GIVEN REQUEST A:
Identify every line in the rows below that contains the word "stainless", and copy each of those lines.

-------- PAGE TEXT

In the last decade, efforts have been made to focus on how to improve the spatial resolution of coarse image observations in both computer vision and remote-sensing fields (Yang et al., 2010; Yue et al., 2016). Two major groups of techniques were developed to answer this question: image super-resolution techniques and spatiotemporal data fusion.
In the super-resolution field, the basic assumption is that the missing details in a low spatial-resolution image can be either reconstructed or learned from other high spatial-resolution images if these images follow the same resampling process as was used to create the low spatial-resolution image (Fernandez-Beltran et al., 2016; Zurita-Milla et al., 2008). In these methods, the key step is to accurately predict the point spread function (PSF), which represents the mixture process that forms the low-resolution pixels (Yue et al., 2016). The PSF can be created based on image reconstruction (RE) technology, such as iterative back projection (IBP) and PSF deconvolution. These techniques extract certain physical properties and features to provide more detailed information about low spatial-resolution images and aggregate this information with regular interpolated results to obtain the final super-resolved image (Fisher and Mustard, 2004; Miskin and MacKay, 2000; Takeda et al., 2007). The point spread function can also be created based on image learning technologies when a large number of image samples are available, such as in convolutional neural network(CNN)(Dong et al., 2016), sparse coding (Yang et al., 2010), Bayesian networks (Lu and Qin, 2014), kernel-based methods (Takeda et al., 2007), and SVM-based methods (H. Zhang and Huang, 2013). However, in practice, the actual mixing process of low-resolution remote-sensing images could be too complex to be captured by one universal PSF based on limited samples. Furthermore, the accuracy of these methods decreases rapidly when the scale ratio gets larger. The common downscaling ratio of most super-resolution algorithms is 2–4. Conversely, the scale ratio between MODIS and Landsat data is 1 km/30 m = 33.3. With this huge difference of scales, these methods have limited application in downscaling MODIS data from 1 km to 30 m.

----------------

GIVEN REQUEST B:
Please continue the passage on super-resolution methods for remote-sensing images from where it stops.

-------- THE DATA

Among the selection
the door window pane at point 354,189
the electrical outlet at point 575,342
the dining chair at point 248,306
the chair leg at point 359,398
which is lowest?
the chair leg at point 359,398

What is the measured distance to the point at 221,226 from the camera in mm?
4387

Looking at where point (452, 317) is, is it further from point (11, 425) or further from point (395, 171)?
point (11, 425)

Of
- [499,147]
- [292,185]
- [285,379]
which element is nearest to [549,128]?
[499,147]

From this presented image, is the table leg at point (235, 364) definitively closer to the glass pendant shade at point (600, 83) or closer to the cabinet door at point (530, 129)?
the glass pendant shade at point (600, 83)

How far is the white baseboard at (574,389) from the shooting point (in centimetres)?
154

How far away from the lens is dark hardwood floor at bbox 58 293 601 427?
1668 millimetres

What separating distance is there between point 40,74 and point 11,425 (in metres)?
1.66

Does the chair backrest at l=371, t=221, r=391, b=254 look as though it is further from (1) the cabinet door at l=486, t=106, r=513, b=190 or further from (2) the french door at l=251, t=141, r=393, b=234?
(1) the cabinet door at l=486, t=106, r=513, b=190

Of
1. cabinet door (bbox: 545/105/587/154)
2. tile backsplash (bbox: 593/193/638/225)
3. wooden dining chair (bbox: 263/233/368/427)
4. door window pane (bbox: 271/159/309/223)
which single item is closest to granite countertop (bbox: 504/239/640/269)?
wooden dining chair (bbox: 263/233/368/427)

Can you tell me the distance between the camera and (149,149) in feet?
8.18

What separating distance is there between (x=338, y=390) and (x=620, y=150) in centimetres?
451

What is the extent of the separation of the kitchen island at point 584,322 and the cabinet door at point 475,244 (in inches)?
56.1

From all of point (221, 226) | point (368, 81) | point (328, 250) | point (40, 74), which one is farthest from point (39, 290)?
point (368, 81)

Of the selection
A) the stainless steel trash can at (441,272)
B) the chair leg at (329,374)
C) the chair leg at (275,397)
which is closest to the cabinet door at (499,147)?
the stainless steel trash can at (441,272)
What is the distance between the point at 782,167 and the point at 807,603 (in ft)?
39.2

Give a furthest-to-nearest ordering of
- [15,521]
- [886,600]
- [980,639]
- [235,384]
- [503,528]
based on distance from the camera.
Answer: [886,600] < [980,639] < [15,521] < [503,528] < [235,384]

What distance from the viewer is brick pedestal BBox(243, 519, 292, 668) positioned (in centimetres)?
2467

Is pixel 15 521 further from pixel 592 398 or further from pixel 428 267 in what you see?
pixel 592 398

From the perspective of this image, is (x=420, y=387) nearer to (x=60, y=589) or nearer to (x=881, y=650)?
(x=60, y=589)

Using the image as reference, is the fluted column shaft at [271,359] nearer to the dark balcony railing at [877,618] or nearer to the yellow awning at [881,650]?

----------------

ANSWER A:
A) the stainless steel trash can at (441,272)
the stainless steel trash can at (441,272)

ANSWER B:
To avoid building the PSF and predicting image details, spatiotemporal data fusion techniques get higher spatial resolution texture details by merging fine images to coarse images, following certain rules. When there is no fine spatial resolution data available, fine time-series data is used as ancillary data to provide the details at the same location (Chen et al., 2015). These spatiotemporal data fusion techniques are based on two assumptions: the scale invariance of temporal information and the temporal constancy of spatial information (Zhang et al., 2015). Compared to super-resolution methods, time-series image fusion technology does not predict high-resolution details directly from the coarse data. Instead, it combines the details revealed in time-series high spatial-resolution images at the same location. Many applications have been established based on these techniques, such as crop progress at field scales (Gao et al., 2017), NDVI time series (Zhang et al., 2016), spatial and temporal surface reflectance dynamics (Emelyanova et al., 2013), gross primary productivity (Singh, 2011), vegetation seasonal dynamics (Zurita-Milla et al., 2009), forest disturbance (Hilker et al., 2009), and seasonal wetlands monitoring (Mizuochi et al., 2017). To the best of our knowledge, these spatiotemporal data fusion techniques haven’t been tested on ocean color products for data downscaling.
The Unmixing-based Spatial-Temporal Reflectance Fusion Model (U-STFM) introduced by Huang and Zhang was used as the spatiotemporal data fusion technique in this study because it was announced to be more adaptable to land-cover changes (Huang and Zhang, 2014). The U-STFM combines the change ratio in time series with the linear decomposition model of mixed pixels to provide a new processing structure for time-series image fusion on rapidly changing landscapes. This method has been well tested in land-cover change applications, such as MODIS land surface reflectance downscaling, and has demonstrated its effectiveness (Huang and Zhang, 2014). The question is how to use this model to face the downscaling problem in ocean color products.
When applying U-STFM to downscale the MODIS ocean color chlorophyll-a concentration products, two issues need to be addressed. Firstly, the U-STFM model requires the consistency of the change ratio in both fine and coarse time-series data. However, this consistency of the change ratio is destroyed by involving different models with bias and variance during atmosphere correction and chlorophyll-a retrieval processing in MODIS and Landsat ocean surface chlorophyll-a concentration products (e.g., instrument calibration, atmospheric correction, inversion algorithms) (Pahlevan et al., 2016). Secondly, in U-STFM, it is necessary to decrease the size of the segmentation regions to obtain a more accurate changing ratio for each segmentation region in order to provide more detailed information in the final output. However, smaller regions may cause inconsistent solutions in the linear un-mixing equations, which will lead to data gaps or unreasonable predictions in the final output. More inconsistent solutions appear as “the hard boundaries” when applying U-STFM to detect more fragmented changes, such as the changes of chlorophyll-a concentration in coastal waters.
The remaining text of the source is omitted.